- **SELECTED TEXT**:
----------------------------------------

This passage includes a great deal of specific facial detail, which slows its pace as Nicholas realizes Maram is Esther’s mother. The passage conveys the detail with which he knows Maram’s, and by extension Esther’s, face. The metaphor of art—that it is not photography but impressionist painting—emphasizes the idea of appearance versus reality, as Maram’s real identity, as Isabel, is revealed.
“The book had been written by two Scribes. Two scribes were needed to destroy it. But there was a safeguard written into the spell, a protection that was also a loophole. Only mine own blood can end me. One of the Scribes had to be Nicholas. Esther was leaning toward him now, lifting the book from his hands, and he let her. He had no strength to hold on.”
Törzs shifts from a description of the connection between Esther and Nicholas—namely, their ability to destroy the immortality spell together—to a visual description of their connection. The movement from description to gesture, as Esther takes the book from Nicholas, reflects his shock at the reality of ending his uncle’s life, as well as indicating a movement from theoretical to practical collaboration. The scene foreshadows what Nicholas and Esther will have to do together.
“Her whole childhood she’d devoured stories of children with dead and missing mothers, often easier to find than stories of children whose mothers were alive and well. The absence of a mother was a promise of adventure; mothers made things too safe, too comforting. Children with mothers didn’t need to look outside their homes for affirmation of their supremacy in someone’s story. They didn’t need to write their own protagonism.”
Törzs emphasizes the theme of complex family relationships as important to identity through Esther’s memory of being drawn toward the adventure that stories with motherless characters often entails. The passage also contributes to the metafictional aspect of this section of the novel through references to protagonists and narratives of the “absence of a mother,” since those aspects are present in the book: Esther’s protagonism and the fact she didn’t grow up with a mother.
“To Esther their talk was noise, buzzing was meaningless. She touched her collarbone, where her tattoo lay inked beneath her sweater—a palindrome. A sentence that could be put through a mirror and come out unchanged. She took the plastic vial of blood and Maram’s mirror-note from her pocket and held them in her hands, thinking about the novel she’d been translating in her spare time for years. In Gil’s world, women found themselves in mirrors: they became hypnotized and stared into their own eyes until they recognized themselves, and once they did, the mirror ceased to be a trap and became instead a doorway. An escape route. A path.”
Törzs connects the mirror imagery present throughout the book with Esther’s tattoo, which is a corporeal, palindromic representation of the same concept. The idea of mirrors as pathways foreshadows the fact that Esther and Nicholas will use mirrors to enter Richard’s study. That Esther realizes this possibility by thinking about a fictional use of mirrors as metaphorical doorways again emphasizes the connection between figuratively and literally magical books.
“Stepping through the mirror was like no physical experience he’d ever had. It was like swimming if the water were made of treacle and also of outer space, sweet and airless and tugging and infinite, and dark in a way that wasn’t a binary to light but rather a different state entirely, complete until itself. The body of the darkness was sound, which was sensation: countless wings brushing against one another, countless blades of golden grass moving in an endless wind, every distant highway ever heard.”

----------------------------------------

- **Data entries**:
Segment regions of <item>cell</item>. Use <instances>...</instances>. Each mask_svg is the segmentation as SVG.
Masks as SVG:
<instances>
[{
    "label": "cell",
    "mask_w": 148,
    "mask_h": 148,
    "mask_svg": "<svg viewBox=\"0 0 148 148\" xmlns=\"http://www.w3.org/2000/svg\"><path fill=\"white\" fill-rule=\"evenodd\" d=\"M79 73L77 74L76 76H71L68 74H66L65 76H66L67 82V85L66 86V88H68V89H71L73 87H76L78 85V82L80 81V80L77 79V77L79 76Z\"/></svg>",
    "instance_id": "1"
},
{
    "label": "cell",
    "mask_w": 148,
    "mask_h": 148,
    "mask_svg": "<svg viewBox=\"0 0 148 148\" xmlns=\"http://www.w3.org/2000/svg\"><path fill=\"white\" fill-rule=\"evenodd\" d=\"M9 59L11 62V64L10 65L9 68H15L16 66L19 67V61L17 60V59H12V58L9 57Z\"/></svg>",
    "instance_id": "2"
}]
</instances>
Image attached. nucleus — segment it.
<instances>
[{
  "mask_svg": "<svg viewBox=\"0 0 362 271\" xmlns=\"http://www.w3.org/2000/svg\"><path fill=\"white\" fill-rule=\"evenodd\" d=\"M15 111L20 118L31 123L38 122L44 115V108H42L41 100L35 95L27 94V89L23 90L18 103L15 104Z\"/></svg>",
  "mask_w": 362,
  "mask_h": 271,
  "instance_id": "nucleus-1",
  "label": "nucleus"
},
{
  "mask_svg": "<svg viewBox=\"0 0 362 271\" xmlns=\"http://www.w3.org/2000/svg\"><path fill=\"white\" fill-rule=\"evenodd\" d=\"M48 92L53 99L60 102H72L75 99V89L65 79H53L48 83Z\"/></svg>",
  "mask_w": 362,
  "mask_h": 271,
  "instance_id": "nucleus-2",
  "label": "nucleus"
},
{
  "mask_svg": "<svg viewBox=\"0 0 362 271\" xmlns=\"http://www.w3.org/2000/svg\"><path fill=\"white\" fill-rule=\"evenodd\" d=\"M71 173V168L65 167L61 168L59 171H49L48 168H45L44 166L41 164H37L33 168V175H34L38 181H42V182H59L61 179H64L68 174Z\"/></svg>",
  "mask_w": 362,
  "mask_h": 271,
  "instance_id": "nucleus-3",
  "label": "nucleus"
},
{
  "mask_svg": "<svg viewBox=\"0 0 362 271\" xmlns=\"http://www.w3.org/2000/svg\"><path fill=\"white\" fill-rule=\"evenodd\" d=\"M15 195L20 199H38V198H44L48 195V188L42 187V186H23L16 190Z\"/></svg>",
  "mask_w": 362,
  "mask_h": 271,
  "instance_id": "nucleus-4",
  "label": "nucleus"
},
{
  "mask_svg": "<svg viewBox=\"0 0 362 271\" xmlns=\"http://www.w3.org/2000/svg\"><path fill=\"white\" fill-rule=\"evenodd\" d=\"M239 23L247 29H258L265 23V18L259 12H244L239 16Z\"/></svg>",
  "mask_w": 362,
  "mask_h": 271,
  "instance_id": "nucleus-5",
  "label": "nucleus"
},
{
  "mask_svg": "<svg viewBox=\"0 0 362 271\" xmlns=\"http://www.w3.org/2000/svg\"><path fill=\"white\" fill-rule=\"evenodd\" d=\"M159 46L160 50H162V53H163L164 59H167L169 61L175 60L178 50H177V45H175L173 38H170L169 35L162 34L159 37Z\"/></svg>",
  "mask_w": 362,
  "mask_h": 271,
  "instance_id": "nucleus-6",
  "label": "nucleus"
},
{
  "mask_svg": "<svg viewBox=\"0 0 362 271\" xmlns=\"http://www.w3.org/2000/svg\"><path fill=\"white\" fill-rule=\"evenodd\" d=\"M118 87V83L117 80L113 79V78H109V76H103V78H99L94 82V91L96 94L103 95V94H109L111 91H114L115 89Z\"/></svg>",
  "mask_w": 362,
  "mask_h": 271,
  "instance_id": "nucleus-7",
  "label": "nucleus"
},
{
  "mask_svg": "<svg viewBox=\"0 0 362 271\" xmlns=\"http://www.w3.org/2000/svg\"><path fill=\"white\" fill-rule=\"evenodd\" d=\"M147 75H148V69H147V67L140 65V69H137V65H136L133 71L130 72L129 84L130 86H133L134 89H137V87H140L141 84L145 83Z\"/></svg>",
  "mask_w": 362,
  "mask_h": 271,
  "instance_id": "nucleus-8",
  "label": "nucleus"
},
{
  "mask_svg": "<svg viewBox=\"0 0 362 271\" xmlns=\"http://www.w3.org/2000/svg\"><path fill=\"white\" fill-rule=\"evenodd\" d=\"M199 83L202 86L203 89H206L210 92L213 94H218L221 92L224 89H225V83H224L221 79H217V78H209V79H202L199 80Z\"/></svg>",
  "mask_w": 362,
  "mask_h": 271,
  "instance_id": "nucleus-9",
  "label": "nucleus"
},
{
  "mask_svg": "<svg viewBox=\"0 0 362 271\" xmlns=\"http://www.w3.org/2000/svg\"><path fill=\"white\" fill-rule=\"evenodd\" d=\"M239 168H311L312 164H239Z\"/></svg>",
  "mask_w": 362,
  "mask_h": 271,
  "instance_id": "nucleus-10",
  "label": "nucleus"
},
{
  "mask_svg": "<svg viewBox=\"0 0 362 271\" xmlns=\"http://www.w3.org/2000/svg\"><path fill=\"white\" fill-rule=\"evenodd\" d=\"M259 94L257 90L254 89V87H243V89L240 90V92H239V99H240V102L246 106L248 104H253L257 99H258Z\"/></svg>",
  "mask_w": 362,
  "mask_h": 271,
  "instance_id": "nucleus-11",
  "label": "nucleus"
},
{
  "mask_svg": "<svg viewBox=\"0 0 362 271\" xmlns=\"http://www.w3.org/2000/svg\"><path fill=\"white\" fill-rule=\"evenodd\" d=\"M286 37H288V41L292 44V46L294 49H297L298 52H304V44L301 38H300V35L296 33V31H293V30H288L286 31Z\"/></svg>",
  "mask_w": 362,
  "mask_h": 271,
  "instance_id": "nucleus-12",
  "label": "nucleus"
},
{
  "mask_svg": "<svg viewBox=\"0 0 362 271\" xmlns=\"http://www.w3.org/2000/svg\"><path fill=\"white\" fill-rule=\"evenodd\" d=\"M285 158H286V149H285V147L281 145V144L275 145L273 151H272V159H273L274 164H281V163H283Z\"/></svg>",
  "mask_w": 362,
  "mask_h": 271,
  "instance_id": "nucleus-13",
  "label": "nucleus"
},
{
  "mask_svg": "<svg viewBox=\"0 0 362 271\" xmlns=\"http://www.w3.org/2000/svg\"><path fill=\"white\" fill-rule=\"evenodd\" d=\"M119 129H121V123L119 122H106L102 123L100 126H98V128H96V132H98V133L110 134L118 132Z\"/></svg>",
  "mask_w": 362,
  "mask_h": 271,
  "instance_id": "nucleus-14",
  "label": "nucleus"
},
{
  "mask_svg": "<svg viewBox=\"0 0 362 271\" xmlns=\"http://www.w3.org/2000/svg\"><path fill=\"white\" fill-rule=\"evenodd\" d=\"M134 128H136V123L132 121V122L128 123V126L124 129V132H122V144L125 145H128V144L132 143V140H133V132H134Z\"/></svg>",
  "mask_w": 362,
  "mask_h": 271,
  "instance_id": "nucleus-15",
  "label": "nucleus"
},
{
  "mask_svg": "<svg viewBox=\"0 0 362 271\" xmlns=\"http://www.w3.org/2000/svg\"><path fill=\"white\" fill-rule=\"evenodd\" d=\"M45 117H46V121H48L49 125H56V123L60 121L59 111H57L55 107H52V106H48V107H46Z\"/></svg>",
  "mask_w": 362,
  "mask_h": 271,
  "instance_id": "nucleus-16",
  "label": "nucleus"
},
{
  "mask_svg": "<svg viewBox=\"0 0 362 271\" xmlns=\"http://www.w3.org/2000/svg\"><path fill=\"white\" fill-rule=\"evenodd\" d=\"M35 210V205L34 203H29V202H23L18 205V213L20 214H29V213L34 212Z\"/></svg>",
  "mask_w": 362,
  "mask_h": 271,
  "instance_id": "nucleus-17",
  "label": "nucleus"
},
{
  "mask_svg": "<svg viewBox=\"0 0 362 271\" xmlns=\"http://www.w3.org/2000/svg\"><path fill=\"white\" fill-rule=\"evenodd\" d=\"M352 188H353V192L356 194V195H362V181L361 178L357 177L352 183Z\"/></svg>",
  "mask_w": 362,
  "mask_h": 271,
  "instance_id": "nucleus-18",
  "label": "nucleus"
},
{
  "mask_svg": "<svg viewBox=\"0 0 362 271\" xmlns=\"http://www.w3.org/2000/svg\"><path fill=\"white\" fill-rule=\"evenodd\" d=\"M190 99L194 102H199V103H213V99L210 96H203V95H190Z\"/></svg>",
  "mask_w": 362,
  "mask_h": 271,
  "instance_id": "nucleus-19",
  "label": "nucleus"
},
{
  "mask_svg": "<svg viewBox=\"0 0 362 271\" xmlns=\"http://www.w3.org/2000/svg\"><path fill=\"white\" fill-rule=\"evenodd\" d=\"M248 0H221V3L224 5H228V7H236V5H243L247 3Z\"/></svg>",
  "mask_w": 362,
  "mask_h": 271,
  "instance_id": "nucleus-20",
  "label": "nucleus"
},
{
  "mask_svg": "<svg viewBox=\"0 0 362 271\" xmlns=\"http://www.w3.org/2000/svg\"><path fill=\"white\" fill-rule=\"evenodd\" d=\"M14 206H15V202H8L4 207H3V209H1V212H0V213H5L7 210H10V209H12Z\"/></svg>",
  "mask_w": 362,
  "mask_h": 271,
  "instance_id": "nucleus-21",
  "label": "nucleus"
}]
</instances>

----------------------------------------

- **OBJECTIVE**:
In the book commentary, what will Esther and Nicholas use mirrors to enter?

- **EXERCISE RESPONSE**:
Richard's study.